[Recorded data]
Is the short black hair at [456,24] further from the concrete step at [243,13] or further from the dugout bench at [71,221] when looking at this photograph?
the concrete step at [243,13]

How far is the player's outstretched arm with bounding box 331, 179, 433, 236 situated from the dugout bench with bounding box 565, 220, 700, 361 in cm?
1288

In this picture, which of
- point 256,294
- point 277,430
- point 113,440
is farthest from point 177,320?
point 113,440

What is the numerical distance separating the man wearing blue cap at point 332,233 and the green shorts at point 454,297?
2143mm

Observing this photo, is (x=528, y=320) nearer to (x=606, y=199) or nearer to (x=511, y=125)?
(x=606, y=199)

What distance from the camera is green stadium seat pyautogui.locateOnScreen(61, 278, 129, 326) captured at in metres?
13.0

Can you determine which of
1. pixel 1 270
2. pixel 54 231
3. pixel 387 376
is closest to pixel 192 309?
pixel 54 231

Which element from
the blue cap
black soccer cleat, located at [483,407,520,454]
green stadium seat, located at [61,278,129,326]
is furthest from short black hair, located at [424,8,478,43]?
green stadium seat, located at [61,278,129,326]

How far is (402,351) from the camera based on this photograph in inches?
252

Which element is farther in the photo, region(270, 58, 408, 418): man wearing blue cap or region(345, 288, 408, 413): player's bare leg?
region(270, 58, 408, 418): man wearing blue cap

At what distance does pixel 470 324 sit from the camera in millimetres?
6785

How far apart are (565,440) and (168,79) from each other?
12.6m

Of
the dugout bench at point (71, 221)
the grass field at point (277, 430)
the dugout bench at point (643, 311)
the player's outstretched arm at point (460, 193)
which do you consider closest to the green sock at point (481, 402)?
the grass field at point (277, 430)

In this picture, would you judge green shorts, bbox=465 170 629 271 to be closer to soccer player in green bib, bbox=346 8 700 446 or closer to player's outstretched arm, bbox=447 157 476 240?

#### [TASK OBJECTIVE]
Output every line of the records above as a Markdown table with two columns, Row and Line. Number each row in Row, put the line in Line, and leave out blank lines.

#### [PROBLEM SOLUTION]
| Row | Line |
|---|---|
| 1 | Is the short black hair at [456,24] further from the concrete step at [243,13] or further from the dugout bench at [71,221] when looking at this photograph? |
| 2 | the concrete step at [243,13] |
| 3 | How far is the player's outstretched arm with bounding box 331, 179, 433, 236 situated from the dugout bench with bounding box 565, 220, 700, 361 in cm? |
| 4 | 1288 |
| 5 | In this picture, which of |
| 6 | - point 256,294 |
| 7 | - point 277,430 |
| 8 | - point 113,440 |
| 9 | is farthest from point 177,320? |
| 10 | point 113,440 |
| 11 | What is the numerical distance separating the man wearing blue cap at point 332,233 and the green shorts at point 454,297? |
| 12 | 2143mm |
| 13 | Observing this photo, is (x=528, y=320) nearer to (x=606, y=199) or nearer to (x=511, y=125)? |
| 14 | (x=606, y=199) |
| 15 | What distance from the camera is green stadium seat pyautogui.locateOnScreen(61, 278, 129, 326) captured at in metres? |
| 16 | 13.0 |
| 17 | Can you determine which of |
| 18 | 1. pixel 1 270 |
| 19 | 2. pixel 54 231 |
| 20 | 3. pixel 387 376 |
| 21 | is closest to pixel 192 309? |
| 22 | pixel 54 231 |
| 23 | Which element from |
| 24 | the blue cap |
| 25 | black soccer cleat, located at [483,407,520,454] |
| 26 | green stadium seat, located at [61,278,129,326] |
| 27 | is furthest from short black hair, located at [424,8,478,43]? |
| 28 | green stadium seat, located at [61,278,129,326] |
| 29 | How far is (402,351) from the camera based on this photograph in inches? |
| 30 | 252 |
| 31 | Which element is farther in the photo, region(270, 58, 408, 418): man wearing blue cap or region(345, 288, 408, 413): player's bare leg? |
| 32 | region(270, 58, 408, 418): man wearing blue cap |
| 33 | At what distance does pixel 470 324 sit from the camera in millimetres? |
| 34 | 6785 |
| 35 | How far apart are (565,440) and (168,79) from each other? |
| 36 | 12.6m |
| 37 | Of |
| 38 | the dugout bench at point (71, 221) |
| 39 | the grass field at point (277, 430) |
| 40 | the dugout bench at point (643, 311) |
| 41 | the player's outstretched arm at point (460, 193) |
| 42 | which do you consider closest to the green sock at point (481, 402)? |
| 43 | the grass field at point (277, 430) |
| 44 | In this picture, would you judge green shorts, bbox=465 170 629 271 to be closer to soccer player in green bib, bbox=346 8 700 446 or closer to player's outstretched arm, bbox=447 157 476 240? |